• [TASKS AND EXERCISES]:
A – In the Sutter Health press release, what was the only treatment Ancient Egyptians had for tumors of the breast?
B – Reproduce word for word the part of the Sutter Health press release starting with "Sutter Health's One-of-a-Kind" and going on through "online at www.cancer.sutterhealth.org.".

• [TEXT EXCERPT]:
Sutter Health's One-of-a-Kind Breast Cancer Notebook Arms Women with Critical Health Information
SACRAMENTO, Calif. June 26, 2006 – More than 3,000 years ago, Ancient Egyptians had only one treatment for tumors of the breast – cauterize the area with a tool called the "fire drill" (American Cancer Society). Today, women diagnosed with breast cancer have many options to consider when it comes to their treatment. To help women make informed decisions about their care, Sutter Health has created a unique and comprehensive notebook to answer questions about breast cancer and its various treatments. The one-of-a-kind guide for women is newly available online at www.cancer.sutterhealth.org.
"When a woman is diagnosed with breast cancer, she is literally faced with dozens of decisions. Should I participate in a clinical trial? Should I have chemotherapy before or after surgery? Shall I have immediate reconstruction at the time of my mastectomy? Should I have a mastectomy or lumpectomy with radiation?" said Amy Beazizo, R.N. clinical manager of the breast health center at Sutter Roseville Medical Center.

• [PROVIDED MATERIAL]:

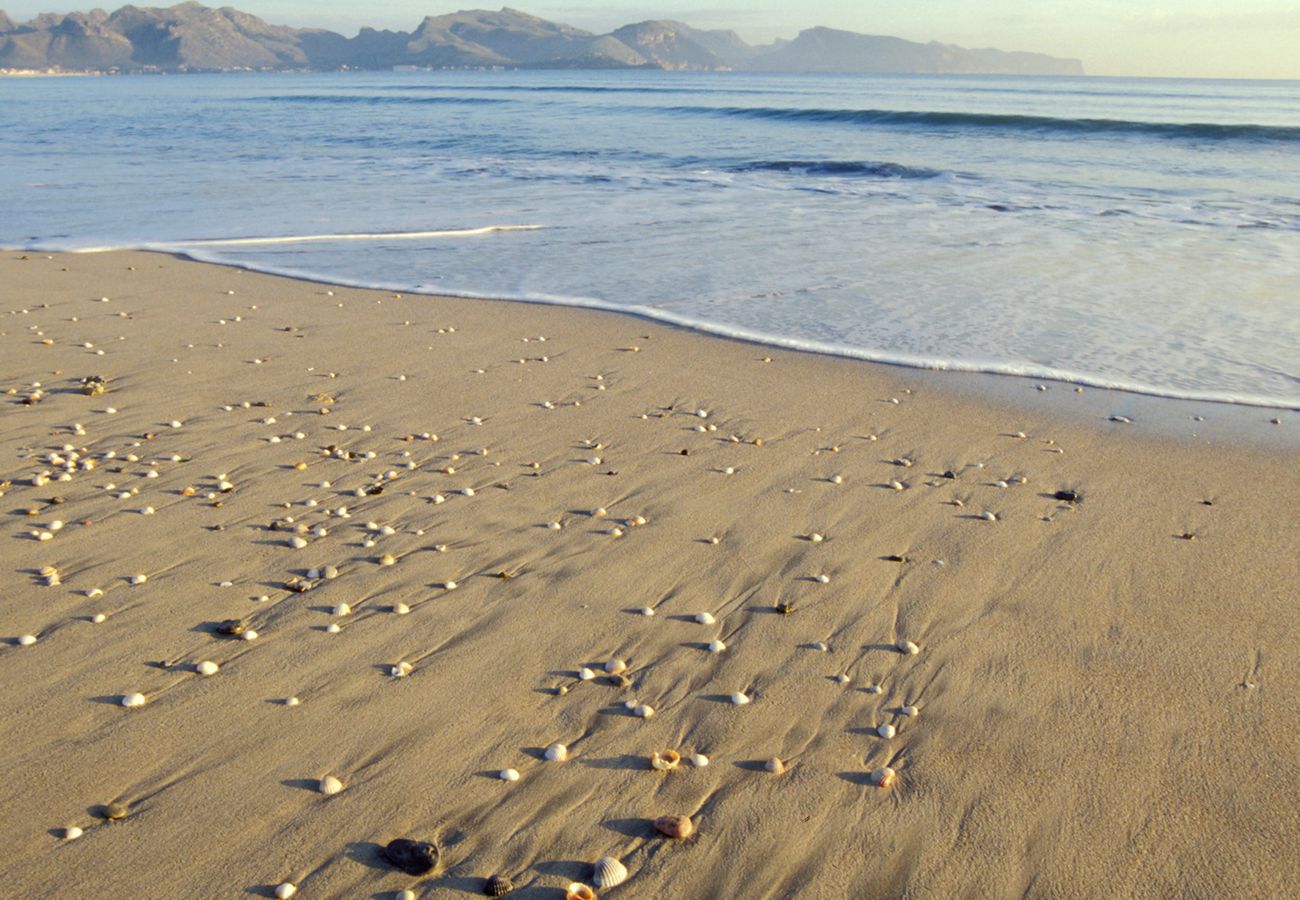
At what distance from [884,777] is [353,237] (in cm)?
1150

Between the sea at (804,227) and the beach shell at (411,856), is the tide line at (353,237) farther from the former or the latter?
the beach shell at (411,856)

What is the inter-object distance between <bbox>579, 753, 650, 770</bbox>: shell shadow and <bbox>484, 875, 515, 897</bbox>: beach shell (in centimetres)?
52

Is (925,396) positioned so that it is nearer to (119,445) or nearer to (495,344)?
(495,344)

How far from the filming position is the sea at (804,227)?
8344 millimetres

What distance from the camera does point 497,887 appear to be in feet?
8.59

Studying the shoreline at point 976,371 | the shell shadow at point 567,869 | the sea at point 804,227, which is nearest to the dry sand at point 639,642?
the shell shadow at point 567,869

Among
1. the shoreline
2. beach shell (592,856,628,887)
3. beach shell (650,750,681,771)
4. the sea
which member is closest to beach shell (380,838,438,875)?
beach shell (592,856,628,887)

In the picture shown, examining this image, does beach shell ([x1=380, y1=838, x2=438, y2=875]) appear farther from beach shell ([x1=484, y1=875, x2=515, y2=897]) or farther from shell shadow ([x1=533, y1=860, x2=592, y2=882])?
shell shadow ([x1=533, y1=860, x2=592, y2=882])

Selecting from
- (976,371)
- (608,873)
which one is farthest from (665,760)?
(976,371)

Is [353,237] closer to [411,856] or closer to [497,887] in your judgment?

• [ANSWERS PER TASK]:
A – They cauterized the area with a tool called the "fire drill."

B –
Sutter Health's One-of-a-Kind Breast Cancer Notebook Arms Women with Critical Health Information
SACRAMENTO, Calif. June 26, 2006 – More than 3,000 years ago, Ancient Egyptians had only one treatment for tumors of the breast – cauterize the area with a tool called the "fire drill" (American Cancer Society). Today, women diagnosed with breast cancer have many options to consider when it comes to their treatment. To help women make informed decisions about their care, Sutter Health has created a unique and comprehensive notebook to answer questions about breast cancer and its various treatments. The one-of-a-kind guide for women is newly available online at www.cancer.sutterhealth.org.